Ministers in the Department for Innovation, Universities and Skills were rumoured last month to be lobbying for a science stimulus package along the lines of the President Barack Obama’s American Recovery and Reinvestment Act. Several big name scientists supported the idea in the press. But that dream was shattered today by budget delivered to Parliament by Chancellor Alistair Darling that put more emphasis on cuts and efficiency savings than stimulating the economy.
The government’s green credentials were very much on show, however, with a new commitment to reduce carbon dioxide emissions 34% compared by 2020 to 1990 levels. To help achieve this the Chancellor promised £1 billion for low-carbon industries, £525 million for offshore wind projects, £435 million for energy efficiency, and £405 million to encourage low-carbon energy and advanced green manufacturing. That last pot will fund four pilot coal-fired power plants equipped with carbon capture and storage technology.
These initiatives drew a mixture of responses, ranging from some calling the budget a welcome boost for the green economy, to others labeling it too little too late.

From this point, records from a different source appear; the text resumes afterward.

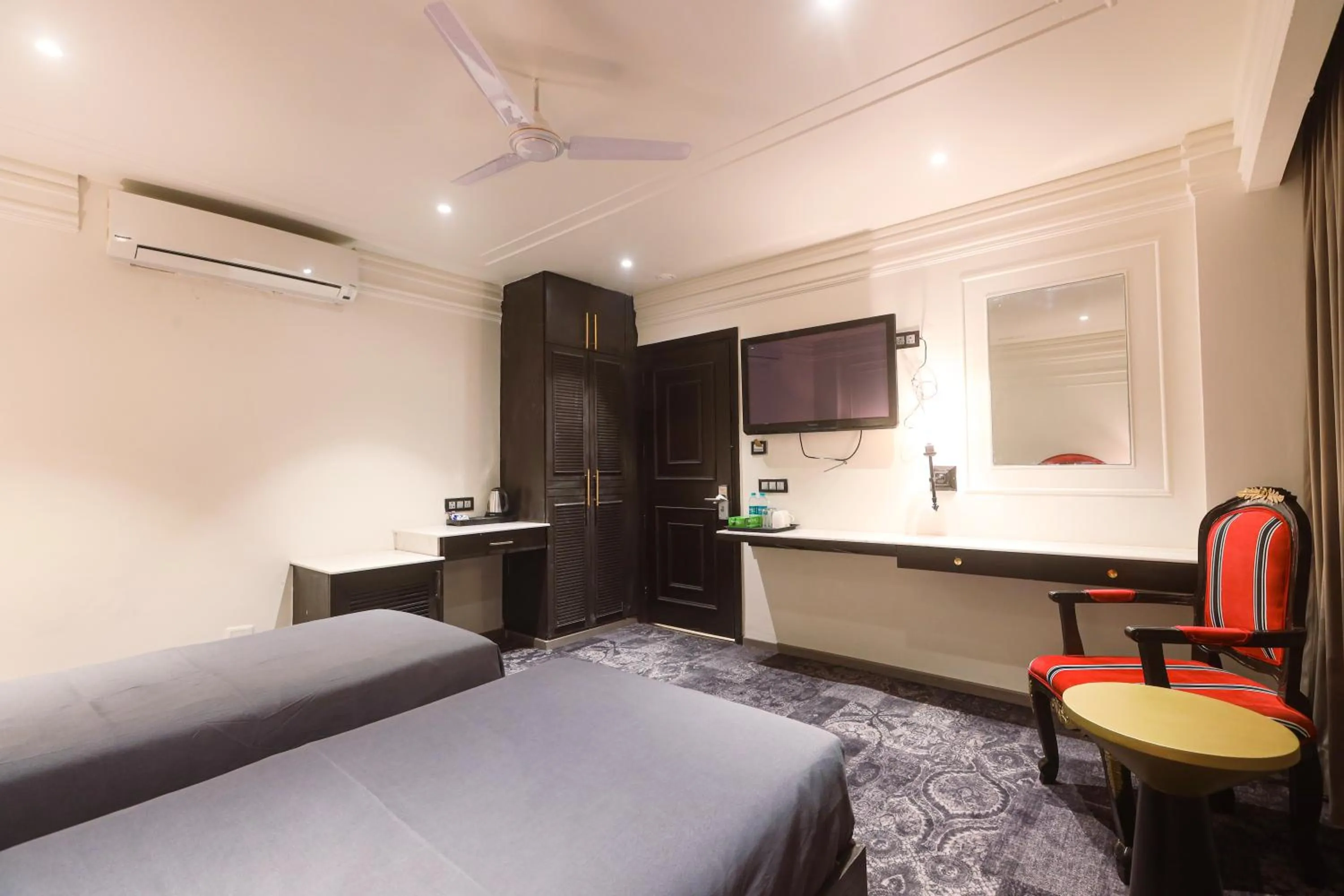 Bedroom in The Saga Hotel Green Park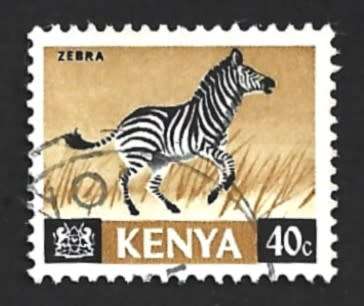 1966 KENYA MAMMALS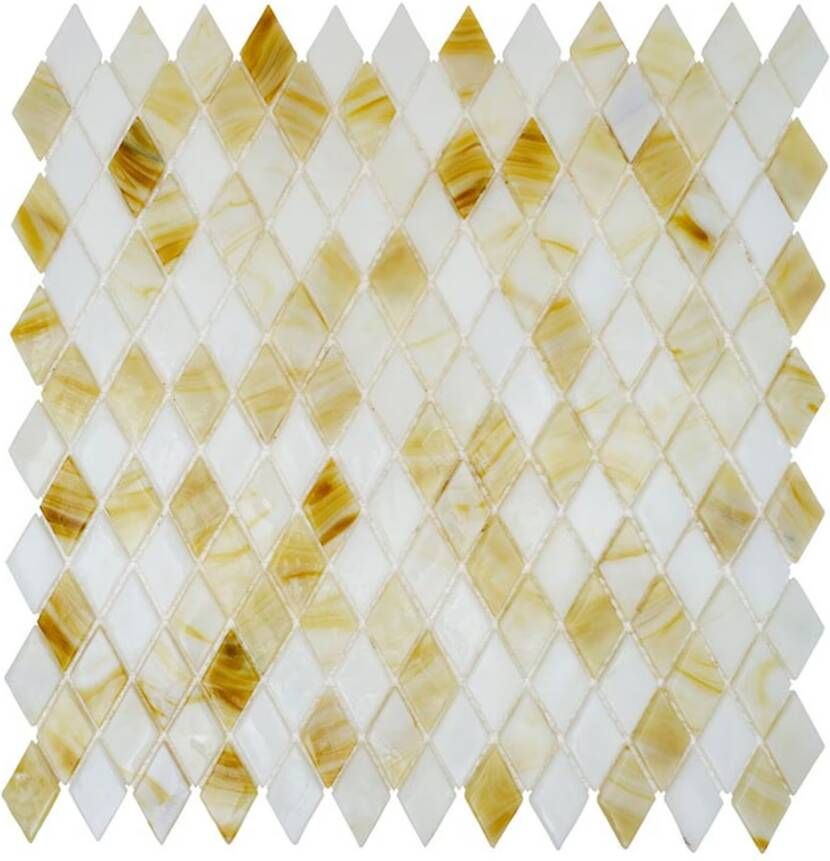 Aquacolor Eclat Wandtegel | 29.5x30.3 cm | Mozaiek |Meerkleurig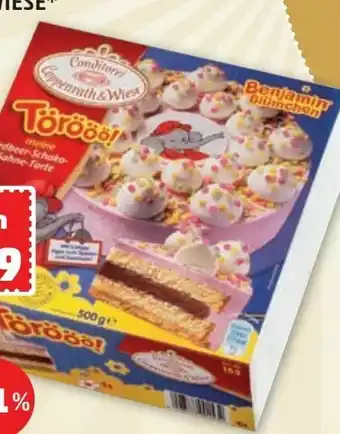 PENNY Benjamin Blümchen Torte Angebot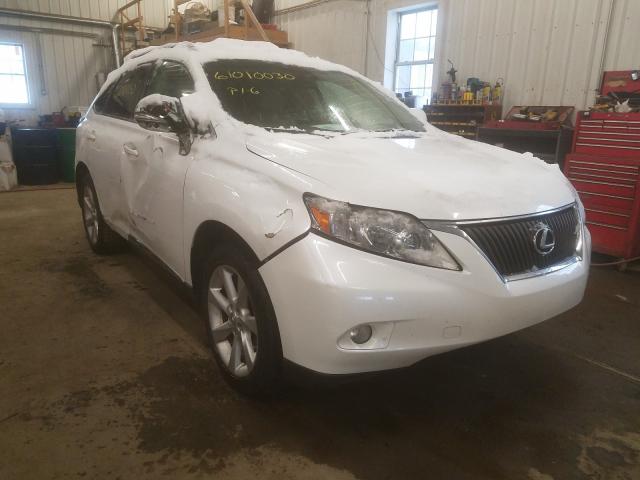 LEXUS RX 350 2010 2t2bk1ba8ac029568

Science commentators warned that if the United Kingdom is to make its mark in environmental technology, it needs robust science to underpin innovation. "It must be remembered … that scientific advances—in renewable energy research, in the digital industries that have spurred the communications revolution, and in other important future industries like biotechnology—require a healthy research base. We must continue investing in order to ensure that the U.K. has a healthy pipeline of scientifically trained individuals and to maintain and strengthen our leading position in research and its applications,” says Robert Kirby-Harris, chief executive of the Institute of Physics.
The seven U.K. research councils—which distribute grants and fund large research infrastructures—managed to save £106 million that could have been lost if they were subjected to the efficiency savings the Chancellor is enforcing elsewhere in the government. But this protected money, the budget documents state, must be reinvested “to support key areas of economic potential.” This, according to Nick Dusic, director of the Campaign for Science and Engineering, undermines the independence of the research councils. “There needs to be an urgent review of this decision as it completely destroys the idea the research councils operate at arm’s length from government. Rather than boosting investment in the research base, like our international competitors, the government has moved money around,” he says.